__Conjunto de tarefas__:
1 > Reproduza fielmente tudo o que vai desde "Madeira de carvalho(?)" até "gabinete de curiosidades." no texto sobre o contador com relógio.
2 > Prossiga o texto sobre o contador com relógio a partir da última frase apresentada.

__Excerto__:
- - - - -

Contador com relógio – Destaque em Janeiro 2021

PEÇA EM DESTAQUE CMMA – Janeiro 2021

 

Contador com relógio

Johann Andreas Thelot(?) – (1655-1734) et al.

Augsburgo, Alemanha, c. 1700 – 1710

Madeira de carvalho(?) folheada a tartaruga, prata dourada cinzelada, ébano, tília, lápis-lazúli, bronze

Dims.: Alt.:55 cm x Larg.:42 cm x Prof.:26cm

 

 

Na Sala dos Relógios da Casa-Museu destaca-se, em vitrina própria, um pequeno contador encimado por relógio, uma peça digna de um gabinete de curiosidades.

 

Curiosos contadores, gabinetes de curiosidades

Os contadores móveis de conter podem ser aproximados de forma miniaturizada, aos gabinetes de curiosidades espaços onde as elites conservavam e expunham curiosas raridades. Impulsionados pelas viagens através do mundo e pelo pensamento científico, da Europa do Renascimento, a chegada ao Velho Continente de materiais até então desconhecidos ou raríssimos, permitiram a concepção de objectos nunca antes vistos, um fascínio para as elites que lhes podiam aceder, criando e desenvolvendo um espírito coleccionista e de fantasia preservados nestes espaços específicos, onde podiam ser admirados sob espanto pelos seus proprietários e convidados. Da geologia à arqueologia, passando pela história natural e pintura, tudo (ou quase tudo) cabia no gabinete de curiosidades, que se torna no percursor do museu.

O contador peça de mobiliário destinada a conter, torna-se por si só um gabinete de curiosidades dados os seu inúmeros compartimentos que permitiam guardar com zelo, preciosidades. Destinados a guardarem objectos de valor que tanto podiam ser colecções de peças que o seu proprietário apreciava ou itens de materiais que pela sua escassez e beleza eram considerados raridades, como conchas, gemas, marfins, ovos de pássaros exóticos… sendo por isso, acondicionados em estojos, vitrines, caixas ou contadores. Não raras vezes, possuíam no seu requintado interior, compartimentos secretos, segredos, disfarçados por fundos ou gavetas falsas, que continham o mais precioso. Em geral, o próprio contador era por si só um objecto precioso tanto pelos materiais usados na sua execução como na decoração requintada que exibia.

- - - - -

__Dados fornecidos__:
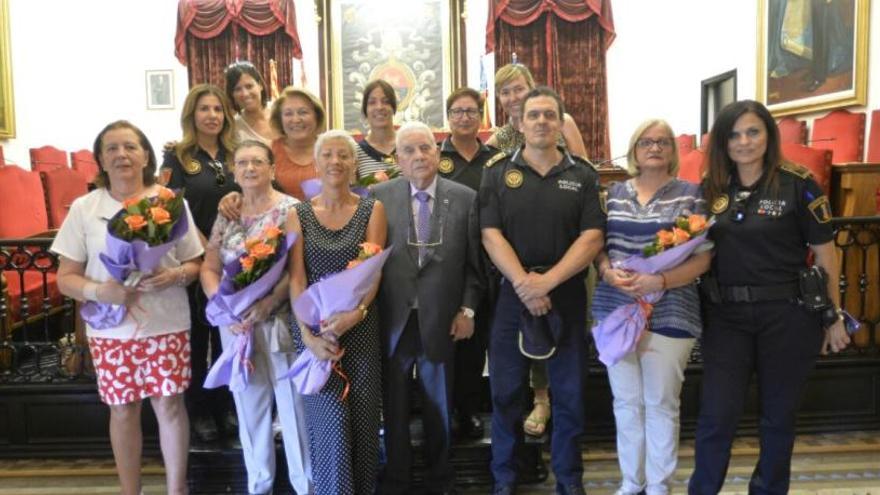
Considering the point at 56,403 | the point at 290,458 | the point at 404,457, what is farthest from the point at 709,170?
the point at 56,403

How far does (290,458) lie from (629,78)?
8381mm

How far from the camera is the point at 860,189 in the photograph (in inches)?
161

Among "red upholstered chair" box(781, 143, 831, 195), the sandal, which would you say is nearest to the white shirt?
the sandal

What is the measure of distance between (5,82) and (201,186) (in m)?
6.45

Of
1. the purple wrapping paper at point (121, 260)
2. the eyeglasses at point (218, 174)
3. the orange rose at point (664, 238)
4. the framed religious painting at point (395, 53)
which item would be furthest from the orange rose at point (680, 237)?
the framed religious painting at point (395, 53)

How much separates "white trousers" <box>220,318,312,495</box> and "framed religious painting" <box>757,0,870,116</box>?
502 cm

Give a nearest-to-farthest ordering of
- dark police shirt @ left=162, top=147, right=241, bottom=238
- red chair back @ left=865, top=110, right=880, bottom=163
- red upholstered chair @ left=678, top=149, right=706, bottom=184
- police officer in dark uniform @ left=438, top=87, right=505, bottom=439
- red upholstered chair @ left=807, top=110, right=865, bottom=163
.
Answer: dark police shirt @ left=162, top=147, right=241, bottom=238, police officer in dark uniform @ left=438, top=87, right=505, bottom=439, red chair back @ left=865, top=110, right=880, bottom=163, red upholstered chair @ left=678, top=149, right=706, bottom=184, red upholstered chair @ left=807, top=110, right=865, bottom=163

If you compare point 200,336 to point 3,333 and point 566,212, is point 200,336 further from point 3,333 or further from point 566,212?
point 566,212

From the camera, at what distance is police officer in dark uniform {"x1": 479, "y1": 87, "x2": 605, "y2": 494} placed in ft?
8.30

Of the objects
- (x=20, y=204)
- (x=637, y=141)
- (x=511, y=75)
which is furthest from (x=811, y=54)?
(x=20, y=204)

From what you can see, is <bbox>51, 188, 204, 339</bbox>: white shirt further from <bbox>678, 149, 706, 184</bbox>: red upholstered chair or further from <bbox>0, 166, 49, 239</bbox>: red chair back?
<bbox>678, 149, 706, 184</bbox>: red upholstered chair

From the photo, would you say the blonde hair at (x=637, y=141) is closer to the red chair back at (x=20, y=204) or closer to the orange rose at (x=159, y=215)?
the orange rose at (x=159, y=215)

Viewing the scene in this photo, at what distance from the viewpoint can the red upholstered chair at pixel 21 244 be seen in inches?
133

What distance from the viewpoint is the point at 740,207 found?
239cm
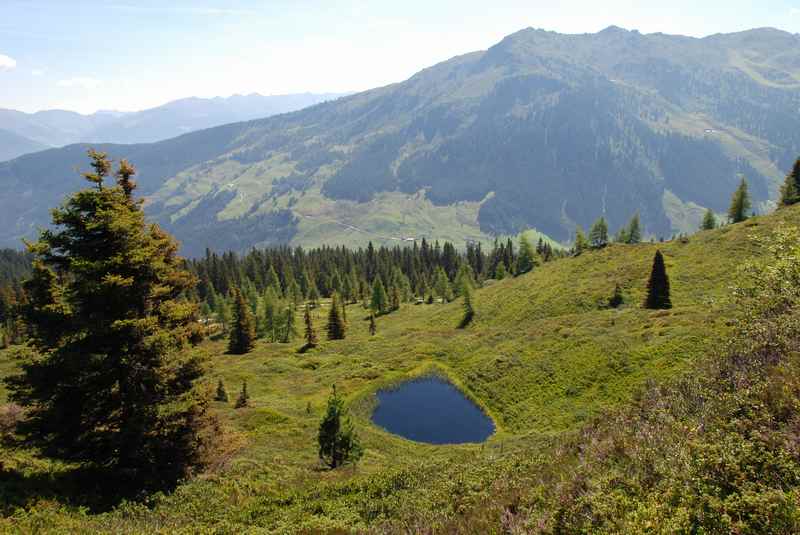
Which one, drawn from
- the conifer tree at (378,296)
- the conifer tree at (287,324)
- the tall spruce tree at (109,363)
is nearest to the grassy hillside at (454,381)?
the tall spruce tree at (109,363)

- - - - -

__Respostas por tarefa__:
1 >
Madeira de carvalho(?) folheada a tartaruga, prata dourada cinzelada, ébano, tília, lápis-lazúli, bronze

Dims.: Alt.:55 cm x Larg.:42 cm x Prof.:26cm

 

 

Na Sala dos Relógios da Casa-Museu destaca-se, em vitrina própria, um pequeno contador encimado por relógio, uma peça digna de um gabinete de curiosidades.

2 >
Em determinados casos, estas peças podiam ter outras funções e guardar documentos, dinheiro…podendo ainda destinar-se a refinados objectos de uso quotidiano como peças para toilette, de costura, de escrita…Por vezes, podiam ainda integrar um relógio passando a assumir uma outra função: medição do tempo.

A análise dos contadores dá-nos uma perspectiva dos gostos, riqueza, interesses, educação e busca do conhecimento dos seus donos, (in Augsburg Art Cabinet, Urban Josefsson, 2014) através das suas colecções ou objectos quotidianos cuidadosamente preservados no seu interior. Infelizmente, esta perspectiva é raríssima conhecendo-se poucos casos em que todo o recheio conseguiu sobreviver: o contador Gustaviano, hoje parte das colecções do museu da universidade de Uppsala, é um deles. Pode conhecê-lo aqui:

Museu de Uppsala, Suécia – Contador Gustaviano, https://gustavianum.uu.se/collections/art-collections/exhibitions/the-augsburg-art-cabinet/

 

Augsburgo – centro de ourivesaria

A região de Augsburgo no sul da (actual) Alemanha distingue-se a partir do século XVI como centro produtor de objectos de grande refinamento (em particular de ourivesaria) tanto pela sua estética como, pela esmerada execução e associação de materiais empregues o que tornou os trabalhos criados nesta cidade famosos. Espelhos, contadores, relógios, altares, relicários, estojos, autómatos… feitos numa associação de materiais ricos como casca de tartaruga, madrepérola, madeiras exóticas, pedras duras, prata, ouro, gemas, marfim …  tornaram-se um ex-libris desta região.

Era comum a execução de pequenos contadores ou prunkkabinett como são designados em alemão, cruzar o trabalho de diversos artesãos (marceneiros, ourives, miniaturistas, relojoeiros), cada um com a sua especialidade, sendo o trabalho subcontratado pelo artista a quem o mesmo tinha sido comissionado e que depois deveria proceder à montagem das diferentes peças. Este tipo de artesão tinha uma designação específica: Silberschreiner ou Silberkistler – carpinteiro de prata. A execução das peças era feita em madeira que depois era folheada com madeiras exóticas, casca de tartaruga (aspecto em que a cidade se distinguiu como um dos principais centros europeus) marfim ou finas placas de prata cinzelada, sendo pouco comum o uso de prata maciça.

A produção de Augsburgo caracterizou-se também, pela transposição para objectos de escala reduzida como contadores, das formas arquitetónicas barrocas de origem romana, através do uso de colunas e pilastras clássicas, formas triangulares, degraus. Em geral, a decoração elaborada, associa os materiais já referidos, com esquemas decorativos complexos de enrolamentos, folhagem, pássaros, flores, personagens mitológicas, sendo frequente a escolha de histórias de amor entre os deuses como temática decorativa.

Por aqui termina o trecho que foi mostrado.